- Instructions to follow -
Starting with the line with "Eine Gruppe von" in the entries below and going on through the line with "Obraz premium long", output every line exactly and nothing more. No pictures.

+++ Supplied data +++

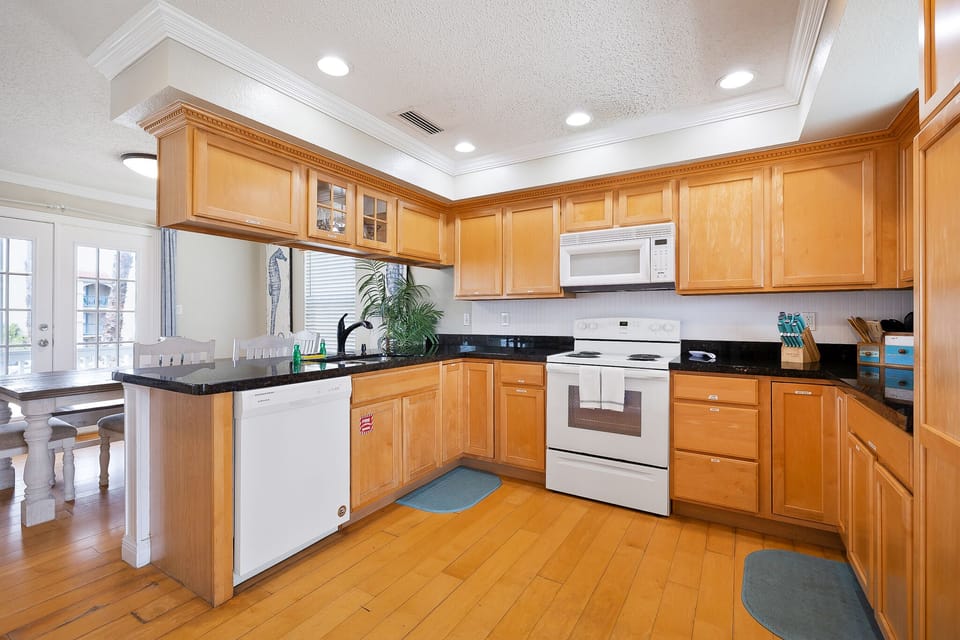 Kitchen is fully stocked with pots, pans, dishwater, glassware &  utensils.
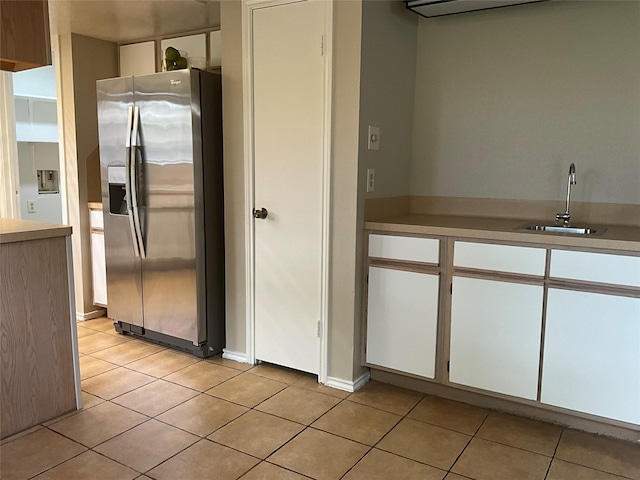 kitchen featuring light countertops, stainless steel fridge, light tile patterned floors, and a sink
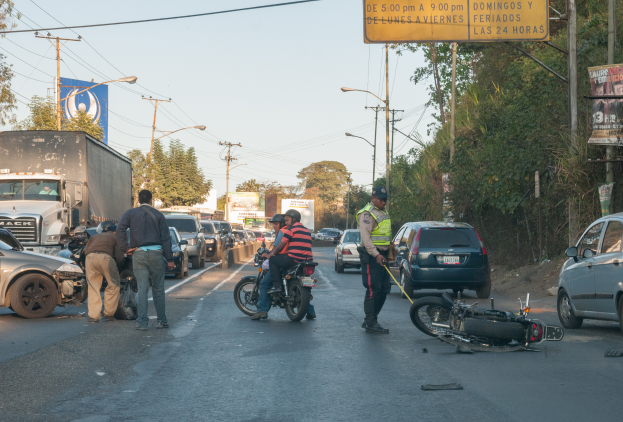 Eine Gruppe von Menschen steht um ein verungl√ľcktes Motorrad am Stra√üenrand mit mehreren Fahrzeugen, darunter ein Lastwagen, und einer Hintergrund von B√§umen, Masten, Lichtern und Schildern unter dem Himmel.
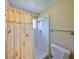 Bathroom featuring a shower with decorative curtain and white shower stall at 3928 90Th N Ter, Pinellas Park, FL 33782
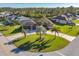 Sprawling one-story home with mature landscaping, circular driveway, and a three-car garage at 2 Marker Rd, Rotonda West, FL 33947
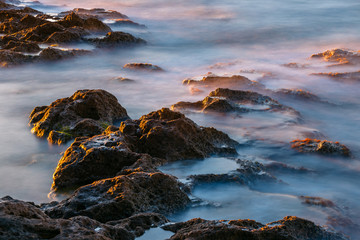 Obraz premium long exposure of sea and rocks at sunset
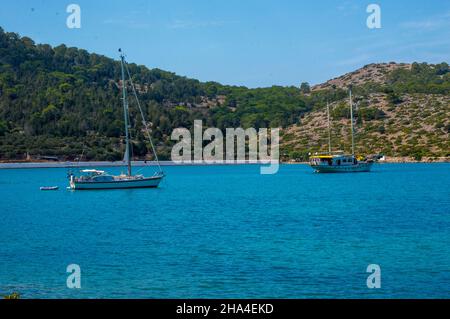 Two white boats sailing close to the coast blue aegean sea in Greece Stock Photo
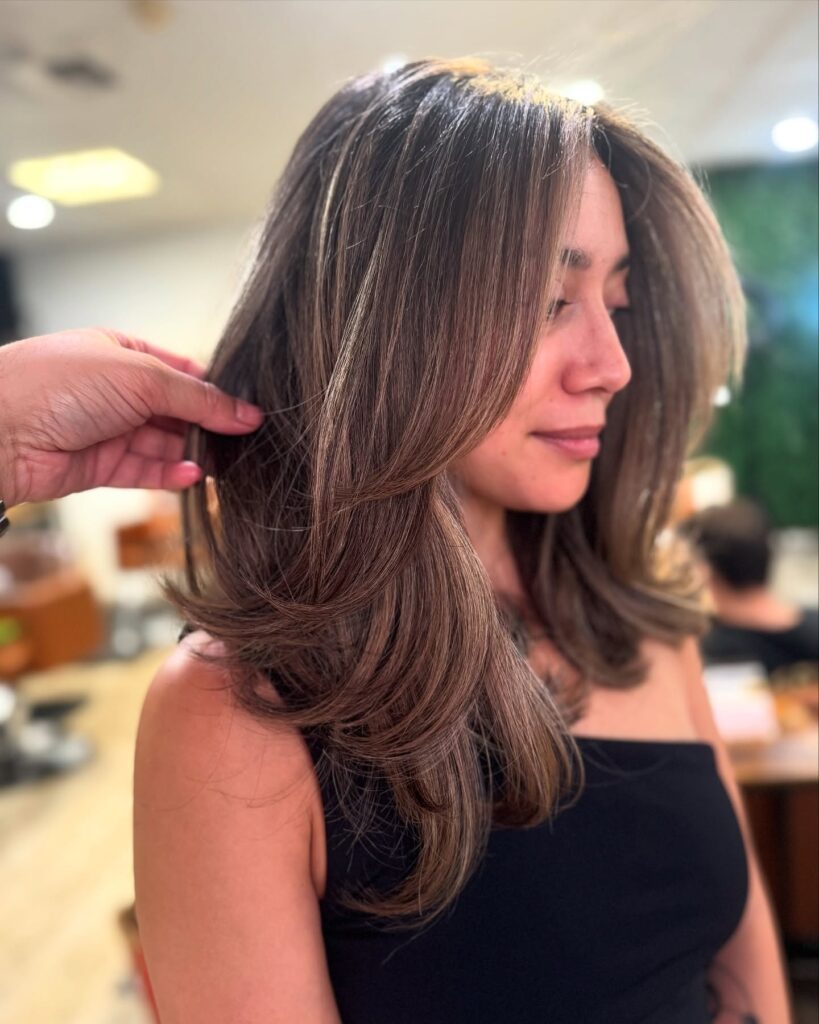 A woman with a short layered haircut featuring bouncy volume and soft rounded layers.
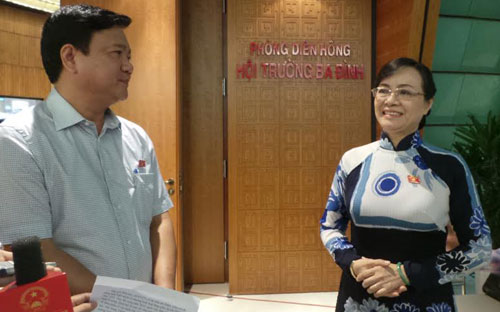 Đại biểu Nguyễn Thị Quyết Tâm và Bộ trưởng Đinh La Thăng bên hành lang Quốc hội sáng 18/6.<br>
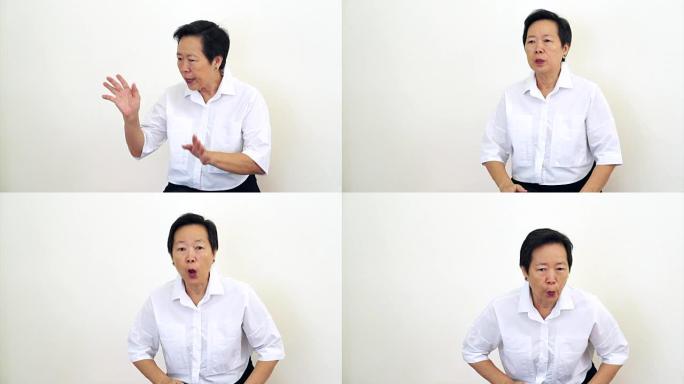 亚洲女性老人看着相机摇头，做手势拒绝，说不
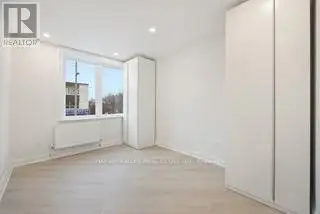 Renovated 2nd Floor Condo in Mid-town Toronto with Luxury Finishes and Modern Amenities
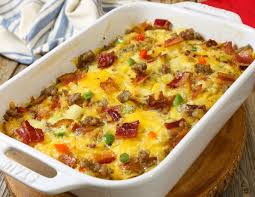 Eggs, sausage and hashbrowns are layered in a casserole dish, topped with cheese and baked to a gooey golden brown. Fully Loaded Cheesy Breakfast Casserole With Breakfast Sausage Bacon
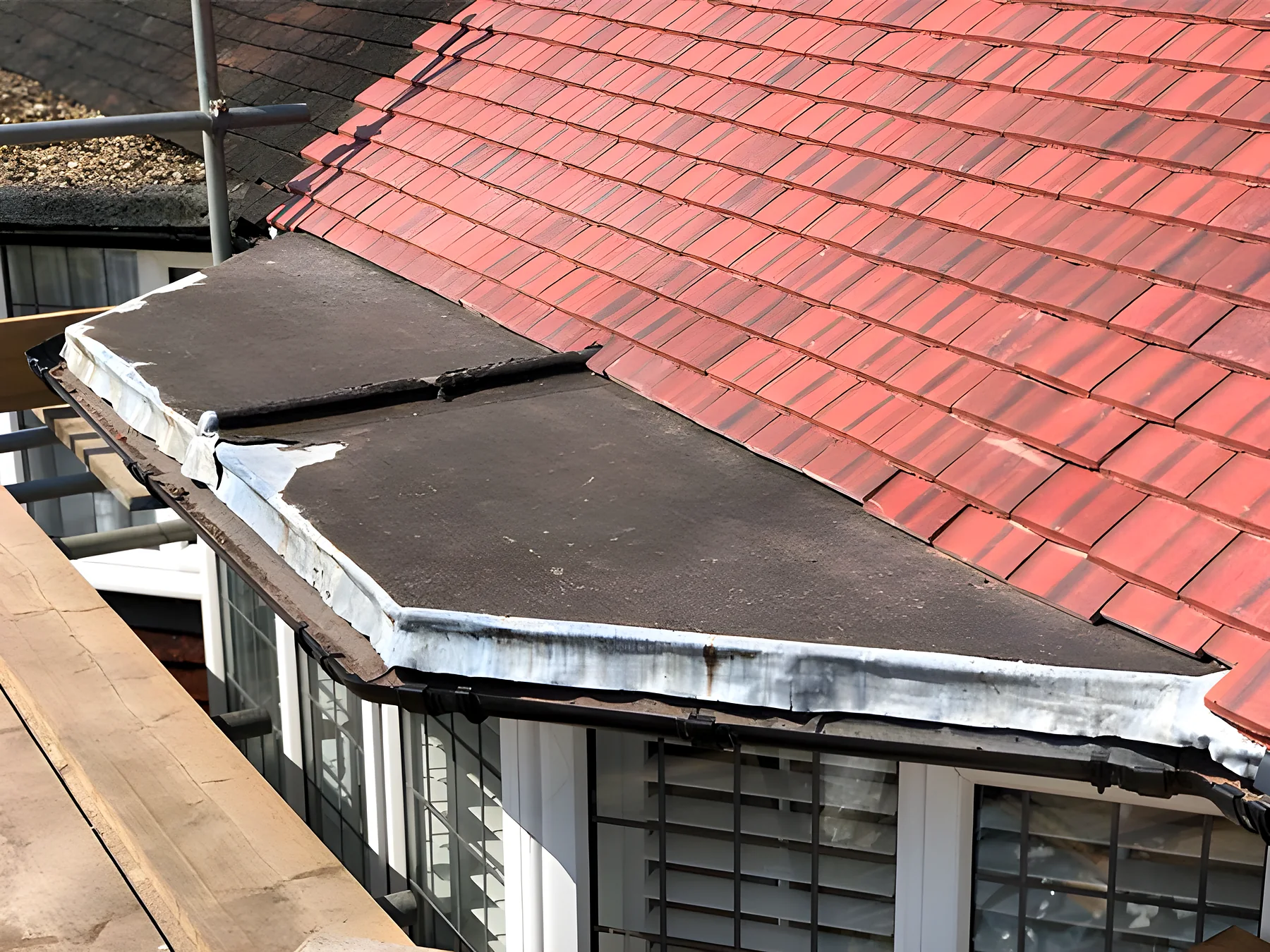 Red tiles meeting a flat roof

+++

- Answer area -
 Eine Gruppe von Menschen steht um ein verungl√ľcktes Motorrad am Stra√üenrand mit mehreren Fahrzeugen, darunter ein Lastwagen, und einer Hintergrund von B√§umen, Masten, Lichtern und Schildern unter dem Himmel.
 Bathroom featuring a shower with decorative curtain and white shower stall at 3928 90Th N Ter, Pinellas Park, FL 33782
 Sprawling one-story home with mature landscaping, circular driveway, and a three-car garage at 2 Marker Rd, Rotonda West, FL 33947
 Obraz premium long exposure of sea and rocks at sunset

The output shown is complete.